So if any of you are ever in San Diego, and you see a black F10 M5 fly by you at 150mph that’ll be me. 

Here's to the next chapter,

RPiM5


----------



## MB330 (Oct 18, 2005)

Great finale! :thumbup:

Congrats and thank you for taking all of us with you on your journey!


----------



## SD ///M4 (Jan 24, 2011)

Congrats Dave! I'm hoping to see your car at SoCal Euro on Saturday.

I understand completely your feelings about driving on US roads again after experiencing the glorious sensation of driving on the mighty Autobahns of Europe. You learn to really trust the drivers over there. They drive with respect for their fellow travelers. They stay right, they always signal their lane changes, and they know to watch out for faster drivers. More than once I experienced someone who thought about pulling out from behind slower traffic that they were approaching on a two-lane section only to check their mirrors and see that I was traveling much faster than them and waiting until I passed before they pulled out to pass.

We need stronger laws about keeping right except to pass and always signalling your lane changes and your turns. Our drivers need to be educated on these things, respecting other drivers, and really learning how to drive rather than just being a passenger in their own vehicle oblivious to everything that's going on around themselves.

Thanks for the great follow-up!


----------



## RPiM5 (Nov 3, 2011)

SD Z4MR said:


> Congrats Dave! I'm hoping to see your car at SoCal Euro on Saturday.
> 
> I understand completely your feelings about driving on US roads again after experiencing the glorious sensation of driving on the mighty Autobahns of Europe. You learn to really trust the drivers over there. They drive with respect for their fellow travelers. They stay right, they always signal their lane changes, and they know to watch out for faster drivers. More than once I experienced someone who thought about pulling out from behind slower traffic that they were approaching on a two-lane section only to check their mirrors and see that I was traveling much faster than them and waiting until I passed before they pulled out to pass.
> 
> ...


The more I think about how bad our drivers are over here, about our driving laws, and the state of our national highway system, the more I want to become a Congressman and effect some real change. I'm being totally serious too.


----------



## DBU (Dec 15, 2005)

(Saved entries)

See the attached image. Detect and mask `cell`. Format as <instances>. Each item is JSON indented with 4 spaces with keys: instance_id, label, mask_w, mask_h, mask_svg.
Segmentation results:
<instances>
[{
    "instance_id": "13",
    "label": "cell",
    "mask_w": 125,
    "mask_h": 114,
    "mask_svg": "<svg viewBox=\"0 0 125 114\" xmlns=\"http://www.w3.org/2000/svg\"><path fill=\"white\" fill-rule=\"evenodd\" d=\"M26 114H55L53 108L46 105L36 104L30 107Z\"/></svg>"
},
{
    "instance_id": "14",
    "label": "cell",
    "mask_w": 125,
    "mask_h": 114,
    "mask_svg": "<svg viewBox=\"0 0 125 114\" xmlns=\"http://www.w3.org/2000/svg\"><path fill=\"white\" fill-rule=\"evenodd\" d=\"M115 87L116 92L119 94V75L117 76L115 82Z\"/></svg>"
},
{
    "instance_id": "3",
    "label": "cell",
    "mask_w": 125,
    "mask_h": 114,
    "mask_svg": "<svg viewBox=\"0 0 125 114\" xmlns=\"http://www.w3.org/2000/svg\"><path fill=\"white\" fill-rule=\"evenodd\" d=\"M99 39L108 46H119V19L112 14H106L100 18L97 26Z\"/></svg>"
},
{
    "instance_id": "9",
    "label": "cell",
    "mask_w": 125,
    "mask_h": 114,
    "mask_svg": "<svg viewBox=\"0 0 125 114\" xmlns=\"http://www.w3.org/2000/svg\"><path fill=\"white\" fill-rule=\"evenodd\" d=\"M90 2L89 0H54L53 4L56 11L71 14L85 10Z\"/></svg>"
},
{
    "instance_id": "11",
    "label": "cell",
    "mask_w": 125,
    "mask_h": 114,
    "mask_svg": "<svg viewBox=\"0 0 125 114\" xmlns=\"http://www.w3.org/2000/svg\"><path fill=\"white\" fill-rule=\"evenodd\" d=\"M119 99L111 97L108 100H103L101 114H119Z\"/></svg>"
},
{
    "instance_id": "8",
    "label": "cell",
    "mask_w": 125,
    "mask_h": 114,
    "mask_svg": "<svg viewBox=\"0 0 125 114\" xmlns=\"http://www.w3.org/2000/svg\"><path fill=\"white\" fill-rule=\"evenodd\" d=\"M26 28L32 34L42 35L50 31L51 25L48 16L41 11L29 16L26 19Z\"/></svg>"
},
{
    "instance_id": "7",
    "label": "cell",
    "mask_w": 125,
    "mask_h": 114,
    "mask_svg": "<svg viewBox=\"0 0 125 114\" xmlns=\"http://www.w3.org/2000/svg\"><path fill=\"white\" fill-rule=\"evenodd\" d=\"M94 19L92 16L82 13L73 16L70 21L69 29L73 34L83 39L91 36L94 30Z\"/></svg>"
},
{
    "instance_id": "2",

Exercise tasks:
a: From the forum thread, extract the passage from "Here's to the" up to and including "on your journey!".
b: According to the forum thread, what color is the F10 M5 that will fly by at 150mph in San Diego?

Answers below:
a:
Here's to the next chapter,

RPiM5


----------



## MB330 (Oct 18, 2005)

Great finale! :thumbup:

Congrats and thank you for taking all of us with you on your journey!

b: Black.